Monday, May 28, 2012


Without intention, I've been on hiatus from a topic of personal interest. To wit: computer-centric security, privacy, and hacking. Diverted by other topics of note -- among which: yea, Dragon! -- I see I haven't written a post dedicated to (in)security since January ("Viruses: not just for PCs anymore").

Let's get caught up ...

Bad fortune ...
Google has been caught with their hand in the, ahem, cookie jar. As in, slipping in cookies despite users' do-not-track settings. From Computerworld last February, see "Google's tracking of Safari users could lead to FTC investigation."

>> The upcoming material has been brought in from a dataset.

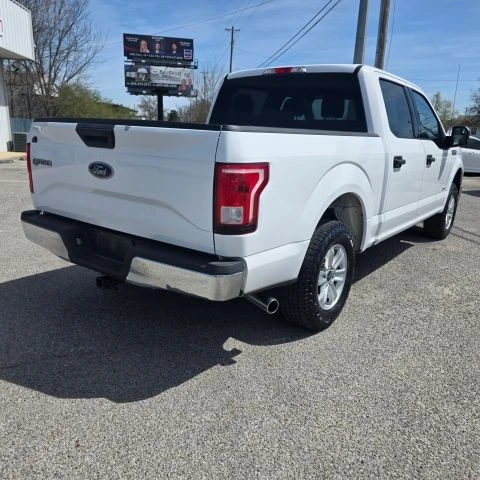 2017 Ford F-150 13th Gen - Image 8 of 19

Apple has long had the reputation of offering secure platforms -- if only because until Apple products began to get a decent market share, malware writers couldn't be bother to attack Apple products. Enter the Flashback Trojan, which quickly infected 600K Macs. As Cnet noted last April, "Apple's security code of silence: A big problem."
Apple has cultivated a myth about security on the Mac platform. The myth goes like this: Apple users don't need antivirus software. We're more secure than anything out there. Security worries are overblown.
In reality, Apple practiced security by obscurity with the Mac.
 But wait! Sadly, there's much more!

While driving around to capture Street View data for its maps, Google decided to hoover up all manner of private WiFi data. And although:
The new Flower Power?
... the FCC didn't peek at the info Google gathered from the private wireless nets, regulators in other nations conducting similar investigations have. They found Google had captured e-mail messages, instant messages, chat sessions, romantic exchanges between lovers, Web addresses that could be used to determine a person's sexual orientation and data that could be linked to specific addresses.
That's from Computerworld again, this time in April, which opines -- squarely hitting the metaphorical nail on the head that "FCC's Ruling that Google's WiFi Snooping is Legal Sets Horrible Precedent."

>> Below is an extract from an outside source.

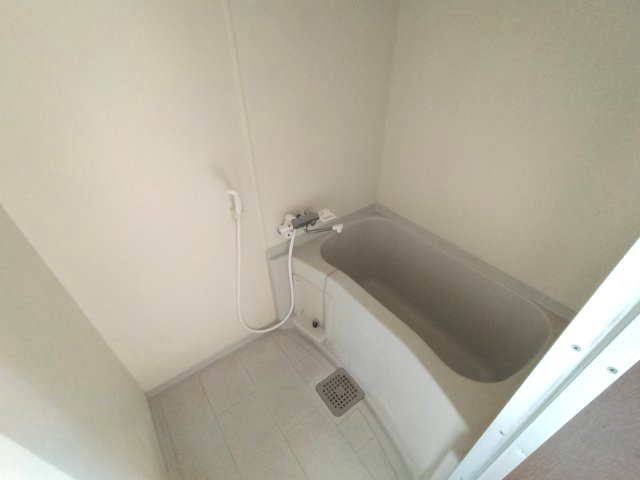 バス・シャワールーム　同仕様写真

Remember the outage of Microsoft's cloud service last March? Another security flaw. As Information Week reported last March ("Azure Outage Caused By False Failure Alarms: Microsoft"),
A process meant to detect failed hardware in Microsoft's Azure cloud was inadvertently triggered by a Leap Day software bug that set invalid expiration dates for security certificates. The bad certificates caused virtual machine startups to stall, which in turn generated more and more readings of hardware failure until Microsoft had a full-blown service outage on its hands.
Leap Year? Every fourth year? That's crazy talk. 

Meanwhile, IEEE Spectrum reported in April that "UK Government Pushes Hard (Again) to Become Big Brother." As in:
In February, the London Telegraph published a story about how the UK government (once again) wanted the ability to obtain "details of every phone call and text message, email traffic and web sites visited online." The information, to be stored by telecom companies and Internet service providers for one year, would not contain the contents of the phone calls, emails, text messages, etc., but would contain the telephone numbers and email addresses of the senders and receivers. The justification was that UK security services needed the information to combat terrorism.
If we haven't yet touched upon enough snafus, power grabs, and intrusions to make you anxious, look to the skies. From The Wall Street Journal, in April, "Drone Use Takes Off on the Home Front."
The information, released by the Electronic Frontier Foundation, came to light as the Federal Aviation Administration gears up to advance the widespread use of the drones. By the fall of 2015, Congress wants the agency to integrate remotely piloted aircraft throughout U.S. airspace.

In February, the Mesa County Sheriff's Department in Colorado tested a drone with an infrared camera. It measures about 36 inch wide. Although the documents don't indicate how the aircraft will be used, the disclosures likely will fuel privacy concerns involving drones.

Although the FAA doesn't seem curious how the drones will be used, I'm curious -- and more than a little concerned.

My 2008 novel Fools' Experiments involved (among other things) computer viruses crossing to humans. Not every reader bought the premise -- but it appears that I was only slightly ahead of my time. From Scientific American last March, see, "Could Human and Computer Viruses Merge, Leaving Both Realms Vulnerable?"

Earlier this month, reported, "New 'Unknowns' Hacking Group Hits NASA, Air Force, European Space Agency":
A new hacking group calling itself "The Unknowns" has published a list of passwords and documents reportedly belonging to NASA, the European Space Agency and the U.S. Air Force, among other high-profile government targets.

The group's Pastebin post, released yesterday (May 1), includes names and passwords reportedly belonging to NASA's Glenn Research Center as well as the U.S. Military's Joint Pathology Center, the Thai Royal Navy, Harvard University, Renault, the Jordanian Yellow Pages and the Ministries of Defense of France and Bahrain.
Is it any wonder that in March an Infoworld blogger opined that "Your privacy is a sci-fi fantasy."